Antonio, quand’è nata la passione per il giornalismo e come sei approdato ad Affaritaliani.it?

«Io sono pugliese, di Manduria (Taranto). Sono arrivato a Milano sei anni fa, perché convinto fosse l’unico modo per provare a fare il giornalista. Dopo la laurea ho frequentato per due anni la Scuola di Giornalismo Ifg ‘De Martino’, durante la quale ho avuto la possibile di fare due stage alla Gazzetta dello Sport e l’ultimo ad Affaritaliani.it (con il quale collaboravo da qualche mese), culminato in un contratto a tempo determinato. La passione per il giornalismo, e contemporaneamente per la scrittura, è nata durante il liceo».

Spesso sento dire che è difficile -vivere- occupandosi solo di giornalismo culturale, ancor più se ci si occupa di libri. È capitato anche a te? Qual è la tua opinione in merito?

«E’ vero, sia sul web sia su carta sono centinaia le riviste e i blog che permettono di scrivere di libri, ma gratis. Sono però convinto che soprattutto su internet si possano aprire delle possibilità interessanti e soprattutto in grado di garantire guadagni più o meno grandi grazie alla pubblicità. Va però offerto ai lettori qualcosa che non sia la semplice recensione. Per esempio, sugli e-book si possono fare molte cose visto che in Italia non esiste ad oggi uno spazio specializzato».

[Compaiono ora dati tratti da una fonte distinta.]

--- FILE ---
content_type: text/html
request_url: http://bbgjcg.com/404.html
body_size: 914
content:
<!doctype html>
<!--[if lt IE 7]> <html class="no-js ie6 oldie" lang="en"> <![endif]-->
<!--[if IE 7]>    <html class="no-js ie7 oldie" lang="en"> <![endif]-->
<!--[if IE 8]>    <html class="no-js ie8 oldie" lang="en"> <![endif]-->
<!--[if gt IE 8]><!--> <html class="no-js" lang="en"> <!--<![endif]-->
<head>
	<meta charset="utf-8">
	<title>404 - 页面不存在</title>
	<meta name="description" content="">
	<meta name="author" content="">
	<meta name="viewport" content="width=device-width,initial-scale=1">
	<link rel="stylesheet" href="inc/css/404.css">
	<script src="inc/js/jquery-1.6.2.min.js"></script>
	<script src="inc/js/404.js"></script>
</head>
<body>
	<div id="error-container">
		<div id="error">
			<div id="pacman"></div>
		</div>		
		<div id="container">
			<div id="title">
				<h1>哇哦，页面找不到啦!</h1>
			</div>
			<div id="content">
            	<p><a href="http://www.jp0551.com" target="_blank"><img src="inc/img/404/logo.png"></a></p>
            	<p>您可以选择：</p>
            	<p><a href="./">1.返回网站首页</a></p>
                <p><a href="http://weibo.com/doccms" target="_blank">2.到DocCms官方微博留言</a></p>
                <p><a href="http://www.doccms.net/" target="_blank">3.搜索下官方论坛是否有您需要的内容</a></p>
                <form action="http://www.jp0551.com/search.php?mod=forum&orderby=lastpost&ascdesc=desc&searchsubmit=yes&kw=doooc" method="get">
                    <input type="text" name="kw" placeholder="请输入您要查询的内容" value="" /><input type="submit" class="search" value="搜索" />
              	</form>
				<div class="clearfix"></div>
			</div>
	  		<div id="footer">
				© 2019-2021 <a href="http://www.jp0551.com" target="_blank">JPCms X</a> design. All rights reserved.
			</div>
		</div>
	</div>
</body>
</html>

Il taglio delle agevolazioni postali per l’editoria rischia di mettere in crisi la piccola e media editoria. Come valuti lo stato di salute del mondo letterario italiano?

«Per i piccoli editori la vita è sempre stata difficile. In più, come accade anche in tante altre categorie professionali, anche gli editori (i piccoli come i grandi…) sono famosi per i loro ‘piagnistei’. Premesso questo, il taglio delle agevolazione postali da te citato, arrivato senza preavviso, è effettivamente una bella batosta. Come in altri ambiti, in futuro sopravviverà solo chi riuscirà a proporre alternative di qualità, creandosi una nicchia ben definita (penso ad esempio a realtà come Iperborea). E poi va sfruttato il web (anche per fini di marketing) in modo nuovo e non convenzionale».

Libri ed e-book. Sei un nostalgico o un innovatore?

«Per rispondere prendo in prestito le parole che ha usato Antonio Moresco nell’intervista che gli ho appena fatto: ‘Io sono un ragazzo antico e sono abituato a un rapporto intimo, fisico, con i libri letti e amati nella mia vita. Se in tasca ho, al posto di un libro stropicciato per il troppo amore, con le cicatrici, i segni dei succhiotti, le occhiaie, un piccolo contenitore al cui interno si trova un insieme di centinaia o migliaia di libri che posso visionare, come sarà possibile vivere quel rapporto unico, forte, che si può instaurare tra una vita e l’oggetto separato di un singolo libro e di una singola voce?’. Detto questo, e quindi si sarà capito che appartengo alla categoria dei nostalgici, sono molto curioso di vedere che tipo di mercato potranno avere gli e-book in un paese come l’Italia in cui i nostalgici come me abbondano. Per ora la maggior parte delle case editrici ha avuto un atteggiamento attendista, ma nel giro di poche settimane molte cose, a quanto mi risulta, dovrebbero succedere… Il prossimo Natale sarà il momento della verità».

In generale, che rapporto hai con i libri?

«Ho iniziato a leggere ‘seriamente’ a 14/15 anni e non ho più smesso. Certo, prima ero libero di leggere quello che volevo, oggi che lo faccio per ‘lavoro’ (anche se mi viene da ridere a usare questa parola, come mi viene da ridere a pensare che sto rispondendo io alle domande di un intervistatore e non il contrario come normalmente mi accade…) a volte mi ritrovo ‘costretto’ a leggere anche libri che altrimenti non avrei mai aperto, perché lontanissimi dai miei gusti».